MEGAN THOMPSON, PBS NEWSHOUR CORRESPONDENT: Mohammed Hameed worked as an interpreter for the U.S. Army in Iraq for 10 years. Soon after he started his job, he says, he became the target of Iraqi militias, for helping the Americans.
MOHAMMED HAMEED, INTERPRETER: Most of the people who worked for the Americans, especially interpreters like me, their life was in real risk. Even like my family, they are wondering why I didn’t go outside that much, because any person could recognize me. It really was like, I mean, it’s terrible experience to live in such circumstances and conditions, if you are like under threat.
THOMPSON: He says in 2007, Iraqi militiamen broke into his home looking for him. He wasn’t home, but, he says, his brother, who looks just like him, was kidnapped and tortured.
HAMID: After they figured out that it was not me, they just let him go, but he was almost dead, I mean.
THOMPSON: That’s when Hameed applied for a visa to leave Iraq for the U.S., and to bring his wife and their son, now ten, and their daughter, who’s four. The vetting process took three years. Today, Hameed appeared at a press conference with New York Senator Chuck Schumer, who called the Trump executive order “misguided” and “shocking.”
Hameed’s family arrived here just in time– on January 5th, three weeks before the Trump administration imposed the new ban on migrants and refugees from Iraq and six other predominantly Muslim countries.

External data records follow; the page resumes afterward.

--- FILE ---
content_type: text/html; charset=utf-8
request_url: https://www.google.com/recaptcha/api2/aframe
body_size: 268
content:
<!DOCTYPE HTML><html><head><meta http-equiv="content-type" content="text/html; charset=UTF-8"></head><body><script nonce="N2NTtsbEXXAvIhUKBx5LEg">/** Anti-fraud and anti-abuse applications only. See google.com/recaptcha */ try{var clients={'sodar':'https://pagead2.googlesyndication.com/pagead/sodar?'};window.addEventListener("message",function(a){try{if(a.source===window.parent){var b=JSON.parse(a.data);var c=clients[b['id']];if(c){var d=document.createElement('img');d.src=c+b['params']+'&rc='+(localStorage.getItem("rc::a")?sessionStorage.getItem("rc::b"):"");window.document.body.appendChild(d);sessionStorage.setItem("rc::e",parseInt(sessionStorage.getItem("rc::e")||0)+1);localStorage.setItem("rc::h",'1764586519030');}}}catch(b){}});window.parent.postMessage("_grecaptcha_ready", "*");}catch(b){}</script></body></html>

HAMEED: I mean, when I was in Baghdad, I don’t know exactly which time or I thought the moment I would be killed.
THOMPSON: Hameed’s family has settled in Bayonne, New Jersey, about an hour’s commute to New York City. He’s looking for work as a computer consultant.
AZZAM ELIAS: And I am a good citizen, I have my own business.
THOMPSON: Azzam Elias (ph) was also at today’s press conference. He emigrated to the U.S. from Syria in 1978 as a refugee, fleeing violence and persecution. His two daughters remained behind, raised by their mother. When the Syrian civil war began six years ago, he says he knew what he had to do.
ELIAS: We’re going to bring him here. We’re going to have to. We have to save my grandchildren.
THOMPSON: Rania (ph), now 37, says the hardest part of living in Syria was the constant shelling and not knowing if her kids would make it home from school. One day a suicide bomber blew himself up right outside their apartment in Damascus.
After years of applications, she finally got a visa with the help of the nonprofit Catholic Charities. She and her husband and their four kids arrived in New York just last month.
Rania tells me she doesn’t have to worry anymore that somebody is going to hurt her kids, she finally feels at peace. But Rania’s sister, Azzam’s other daughter, remains a refugee in Lebanon, next door to Syria. The fate of her application for a U.S. visa is more uncertain than before.
ELIAS: It’s so terrible. When I see my grandchildren in the other side, seeing these kids — how happy and how peaceful here, because you can see on their faces and how — and they are the ones look at me like, how about us? You left us behind. Or you don’t want us.
That’s the feeling I feel. Honest to God. And that’s — I can’t sleep, I can’t work, I can’t — it’s — hand tied. I don’t know what to do.
THOMPSON: Elias, who lives in the Bronx and owns his own upholstery business, says he wants the president to know the and his family are good people.
ELIAS: See, this is not a face of a terrorist. This is the face that’s going to make America great.